> [INFORMATION SUPPLIED]:
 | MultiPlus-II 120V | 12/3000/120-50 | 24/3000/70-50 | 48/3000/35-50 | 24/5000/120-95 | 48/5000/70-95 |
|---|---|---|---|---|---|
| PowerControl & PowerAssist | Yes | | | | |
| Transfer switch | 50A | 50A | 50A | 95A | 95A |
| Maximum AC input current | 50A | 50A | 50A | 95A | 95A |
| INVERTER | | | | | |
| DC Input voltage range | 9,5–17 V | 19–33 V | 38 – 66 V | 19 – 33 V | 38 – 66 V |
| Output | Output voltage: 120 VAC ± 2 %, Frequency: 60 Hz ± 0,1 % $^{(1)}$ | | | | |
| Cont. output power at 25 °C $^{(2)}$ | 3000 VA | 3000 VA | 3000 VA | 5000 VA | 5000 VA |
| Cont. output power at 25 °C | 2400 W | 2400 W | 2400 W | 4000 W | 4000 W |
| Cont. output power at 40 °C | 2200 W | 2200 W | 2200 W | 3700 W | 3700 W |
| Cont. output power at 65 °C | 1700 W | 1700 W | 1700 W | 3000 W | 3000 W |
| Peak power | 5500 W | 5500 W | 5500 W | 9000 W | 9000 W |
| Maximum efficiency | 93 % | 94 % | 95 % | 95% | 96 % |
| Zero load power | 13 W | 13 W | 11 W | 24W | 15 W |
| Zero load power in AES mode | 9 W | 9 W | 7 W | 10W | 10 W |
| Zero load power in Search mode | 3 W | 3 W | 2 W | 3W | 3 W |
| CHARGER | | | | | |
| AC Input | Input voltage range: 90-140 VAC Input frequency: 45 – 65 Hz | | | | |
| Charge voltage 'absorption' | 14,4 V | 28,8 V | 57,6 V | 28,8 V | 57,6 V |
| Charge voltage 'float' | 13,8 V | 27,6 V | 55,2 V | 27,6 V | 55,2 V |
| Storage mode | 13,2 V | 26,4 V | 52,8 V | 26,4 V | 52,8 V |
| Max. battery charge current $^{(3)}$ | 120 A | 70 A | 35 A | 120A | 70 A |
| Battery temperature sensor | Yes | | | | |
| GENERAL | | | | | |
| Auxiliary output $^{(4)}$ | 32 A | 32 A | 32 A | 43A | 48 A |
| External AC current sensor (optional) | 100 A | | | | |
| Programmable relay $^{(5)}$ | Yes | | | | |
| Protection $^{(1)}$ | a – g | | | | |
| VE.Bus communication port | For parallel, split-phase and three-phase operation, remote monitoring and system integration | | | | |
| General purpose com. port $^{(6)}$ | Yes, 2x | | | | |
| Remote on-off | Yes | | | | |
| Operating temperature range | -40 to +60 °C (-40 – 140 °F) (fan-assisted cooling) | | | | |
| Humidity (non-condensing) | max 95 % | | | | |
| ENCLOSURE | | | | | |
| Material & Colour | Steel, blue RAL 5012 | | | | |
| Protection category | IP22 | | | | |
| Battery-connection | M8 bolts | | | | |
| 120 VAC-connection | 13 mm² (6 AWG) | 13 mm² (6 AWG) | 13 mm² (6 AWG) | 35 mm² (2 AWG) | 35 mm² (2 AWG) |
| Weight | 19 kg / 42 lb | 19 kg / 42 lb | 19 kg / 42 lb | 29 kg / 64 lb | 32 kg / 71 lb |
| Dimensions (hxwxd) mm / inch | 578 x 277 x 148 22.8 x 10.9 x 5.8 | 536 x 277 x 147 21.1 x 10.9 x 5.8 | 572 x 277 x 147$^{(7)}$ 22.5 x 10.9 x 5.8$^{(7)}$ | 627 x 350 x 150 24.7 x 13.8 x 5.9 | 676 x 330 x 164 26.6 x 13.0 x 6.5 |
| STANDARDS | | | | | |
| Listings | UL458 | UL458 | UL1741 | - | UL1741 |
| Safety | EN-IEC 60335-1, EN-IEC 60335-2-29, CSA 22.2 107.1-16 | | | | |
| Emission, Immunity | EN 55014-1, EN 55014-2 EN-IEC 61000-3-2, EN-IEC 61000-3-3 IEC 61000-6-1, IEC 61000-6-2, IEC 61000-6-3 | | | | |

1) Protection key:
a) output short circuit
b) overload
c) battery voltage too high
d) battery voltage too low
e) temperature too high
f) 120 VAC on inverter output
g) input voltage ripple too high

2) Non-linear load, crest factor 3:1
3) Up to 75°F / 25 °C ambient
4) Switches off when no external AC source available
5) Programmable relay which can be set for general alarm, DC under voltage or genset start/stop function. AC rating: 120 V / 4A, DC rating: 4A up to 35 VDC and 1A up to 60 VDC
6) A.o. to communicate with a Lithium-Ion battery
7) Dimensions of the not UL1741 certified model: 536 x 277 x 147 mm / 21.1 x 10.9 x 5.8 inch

> [WORK INSTRUCTION]: Show each line from the material above where the string "relay" can be found.

> [ANSWER TO THIS TASK]:
| Programmable relay $^{(5)}$ | Yes | | | | |
5) Programmable relay which can be set for general alarm, DC under voltage or genset start/stop function. AC rating: 120 V / 4A, DC rating: 4A up to 35 VDC and 1A up to 60 VDC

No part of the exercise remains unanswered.